What may increase ratepayers' anger is that the surcharges are, directly or indirectly, the result of policy decisions by the administration of Gov. Martin O'Malley, who came to office seven years ago largely on a promise to hold down energy costs for BGE customers. Change Maryland, a group headed by Republican gubernatorial candidate Larry Hogan, made much of that evident contradiction in a report it issued this week. Mr. Hogan said the governor's environmental policies and a complacent PSC were to blame for higher energy costs in Maryland.
But that sort of criticism misses the big picture. The rate increase the PSC approved, though unpleasant, is part of the normal order of business. The two surcharges amount to modest investments by consumers to hedge against the unpredictable consequences of climate change.
The way utility regulation has always worked in this state is that companies like BGE make investments in maintaining the power grid and then apply to the PSC for a rate increase to cover their legitimate costs. That's part of what happened here, and for the record, the commission cut BGE's proposed electric distribution charge increase by 59 percent and its proposed gas distribution increase by 42 percent.
The reliability surcharge is new, and although Governor O'Malley isn't directly responsible for it, his support likely made it happen. Consumer advocates are nervous about the precedent, but it should have become clear to Marylanders in the last few years that the efforts by BGE (not to speak of other utilities whose records are worse) have been inadequate to cope with the extreme weather events that are increasingly common. Funding grid improvements through a surcharge rather than the traditional reimbursement model will allow the company to significantly speed the pace of its work on things like re-routing or remediating failure-prone feeder and distribution lines, adding new technology to limit the frequency and duration of outages and burying selected lines underground. The cost is modest — 8 cents a month for the average customer in 2014, rising to 36 cents in 2018. And if the work can even mitigate the kind of massive disruption and expense Marylanders experienced after events like the 2012 derecho and Hurricane Irene, the benefits could be tremendous.
The potential surcharge for an offshore wind farm is a similar story. Building 1,000 megawatts of generating capacity off Maryland's Atlantic coast is not, by itself, going to stop global warming. But it does give Maryland a head start in preparing for energy policies that are an almost certain consequence of climate change.

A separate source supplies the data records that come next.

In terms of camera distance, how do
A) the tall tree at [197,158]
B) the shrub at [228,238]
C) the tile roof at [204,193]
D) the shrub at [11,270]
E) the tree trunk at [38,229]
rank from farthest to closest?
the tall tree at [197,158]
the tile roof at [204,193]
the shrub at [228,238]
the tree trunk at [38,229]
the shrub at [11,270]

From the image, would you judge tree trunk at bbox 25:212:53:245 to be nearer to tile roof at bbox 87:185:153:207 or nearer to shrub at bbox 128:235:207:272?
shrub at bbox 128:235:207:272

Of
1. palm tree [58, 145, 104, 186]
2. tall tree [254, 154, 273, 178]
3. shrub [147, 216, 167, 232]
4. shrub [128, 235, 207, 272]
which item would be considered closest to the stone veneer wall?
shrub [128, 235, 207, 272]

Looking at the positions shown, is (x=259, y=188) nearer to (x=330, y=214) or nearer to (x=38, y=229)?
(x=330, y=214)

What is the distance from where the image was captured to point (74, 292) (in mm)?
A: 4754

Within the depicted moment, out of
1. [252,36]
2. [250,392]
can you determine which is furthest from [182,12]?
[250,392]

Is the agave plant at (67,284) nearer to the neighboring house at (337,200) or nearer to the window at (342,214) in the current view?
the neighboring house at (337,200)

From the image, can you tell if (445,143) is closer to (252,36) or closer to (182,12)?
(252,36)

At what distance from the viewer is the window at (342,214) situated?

Republicans in Congress may still be fighting the idea that the nation will put a price on carbon emissions, but as the New York Times reported this month many of America's biggest businesses — including all five major oil companies — are making their long-range financial plans on the assumption that it is inevitable.
The O'Malley administration has focused its pitch for off-shore wind largely on the economic benefits associated with sparking the development of a new industry in Maryland. They are certainly substantial. But consumers who are skeptical should consider the surcharge that would help make a wind farm possible as an insurance policy against the likelihood that energy from sources like natural gas and coal could soon be much more expensive. If anything, the worry should be that the $1.50 a month that could go on residential customers' bills won't be enough to attract a bidder, particularly considering the uncertainty surrounding federal incentives for off-shore wind development.
(Also worth noting: If the project doesn't happen, neither does the surcharge.)
Meanwhile, the commodity portion of customers' bills — generally, the biggest share — is going down, largely as a result of low prices for natural gas. BGE officials say in June that bills will drop by about $12 a month for the average customer. That makes it an ideal time for modest investments like these. Consumers may not like them now, but they set the stage for a better future.